● THE REQUEST
Copy all of the data below word for word, leaving out the pictures.

● DATA TO USE
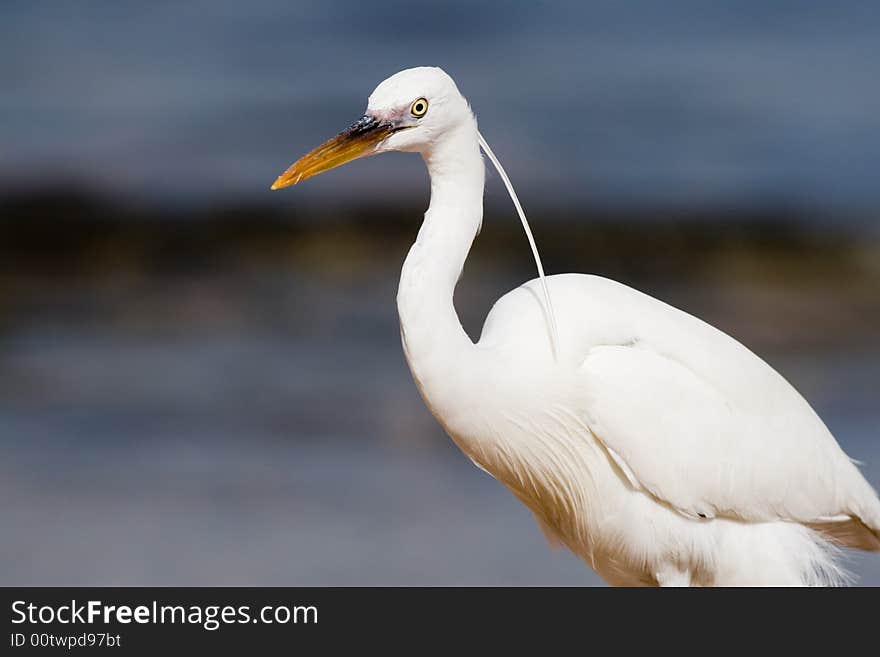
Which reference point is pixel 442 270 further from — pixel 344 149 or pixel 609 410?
pixel 609 410

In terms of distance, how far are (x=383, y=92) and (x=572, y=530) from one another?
98 cm

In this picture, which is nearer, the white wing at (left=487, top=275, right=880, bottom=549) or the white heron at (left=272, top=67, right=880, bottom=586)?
the white heron at (left=272, top=67, right=880, bottom=586)

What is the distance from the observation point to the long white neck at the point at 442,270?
2.04 meters

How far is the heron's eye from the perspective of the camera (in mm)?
2038

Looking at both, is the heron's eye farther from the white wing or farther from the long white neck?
the white wing

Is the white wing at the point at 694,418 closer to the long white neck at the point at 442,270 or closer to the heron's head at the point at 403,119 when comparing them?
the long white neck at the point at 442,270

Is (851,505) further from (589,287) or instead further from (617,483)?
(589,287)

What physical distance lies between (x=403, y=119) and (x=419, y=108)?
0.03 m

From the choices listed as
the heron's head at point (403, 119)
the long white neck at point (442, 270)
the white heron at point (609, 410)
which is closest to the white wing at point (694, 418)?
the white heron at point (609, 410)

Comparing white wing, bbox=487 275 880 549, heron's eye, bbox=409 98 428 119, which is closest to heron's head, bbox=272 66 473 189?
heron's eye, bbox=409 98 428 119

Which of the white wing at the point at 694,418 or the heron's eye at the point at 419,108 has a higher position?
the heron's eye at the point at 419,108

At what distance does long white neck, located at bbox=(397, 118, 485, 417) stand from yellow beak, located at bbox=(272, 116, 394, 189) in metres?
0.11

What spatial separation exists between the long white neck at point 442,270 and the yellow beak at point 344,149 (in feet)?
0.36

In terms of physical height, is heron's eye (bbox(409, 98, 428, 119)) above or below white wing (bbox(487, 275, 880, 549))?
above
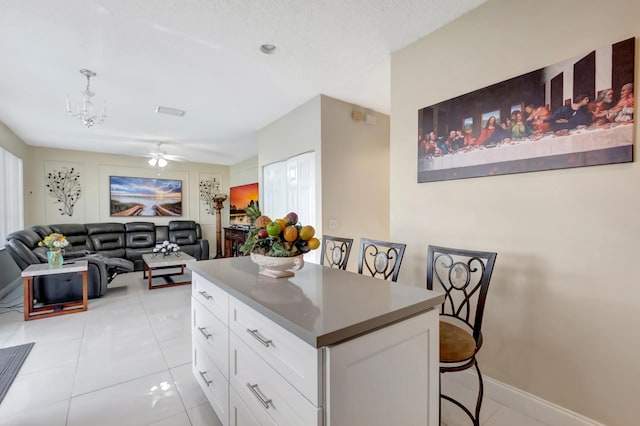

● OUTPUT FOR THIS TASK
Which reference point is pixel 442 270 further from — pixel 344 149 or pixel 609 410?
pixel 609 410

In terms of distance, how far are (x=383, y=92) and (x=572, y=530) from one another?
98 cm

In this picture, which is nearer, the white wing at (left=487, top=275, right=880, bottom=549) or the white heron at (left=272, top=67, right=880, bottom=586)?
the white heron at (left=272, top=67, right=880, bottom=586)

What is the distance from the observation point to the long white neck at the point at 442,270?
2.04 meters

How far is the heron's eye from the perspective of the camera (in mm)?
2038

Looking at both, is the heron's eye farther from the white wing or farther from the long white neck?
the white wing

Is the white wing at the point at 694,418 closer to the long white neck at the point at 442,270 or closer to the heron's head at the point at 403,119 when comparing them?
the long white neck at the point at 442,270

Is (851,505) further from (589,287) or instead further from (617,483)?
(589,287)

What physical distance lies between (x=403, y=119) and (x=419, y=108)?
0.03 m

From the choices listed as
the heron's head at point (403, 119)
the long white neck at point (442, 270)
the white heron at point (609, 410)
which is closest to the white wing at point (694, 418)?
the white heron at point (609, 410)

Comparing white wing, bbox=487 275 880 549, heron's eye, bbox=409 98 428 119, which is closest to heron's head, bbox=272 66 473 189?
heron's eye, bbox=409 98 428 119

Which of the white wing at the point at 694,418 or the heron's eye at the point at 419,108 has a higher position?
the heron's eye at the point at 419,108

At what distance does long white neck, located at bbox=(397, 118, 485, 417) stand from yellow beak, located at bbox=(272, 116, 394, 189) in metres?
0.11

What spatial separation exists between the long white neck at point 442,270 and the yellow beak at point 344,149 (in feet)?
0.36

In terms of physical height, is heron's eye (bbox(409, 98, 428, 119)) above or below white wing (bbox(487, 275, 880, 549))?
above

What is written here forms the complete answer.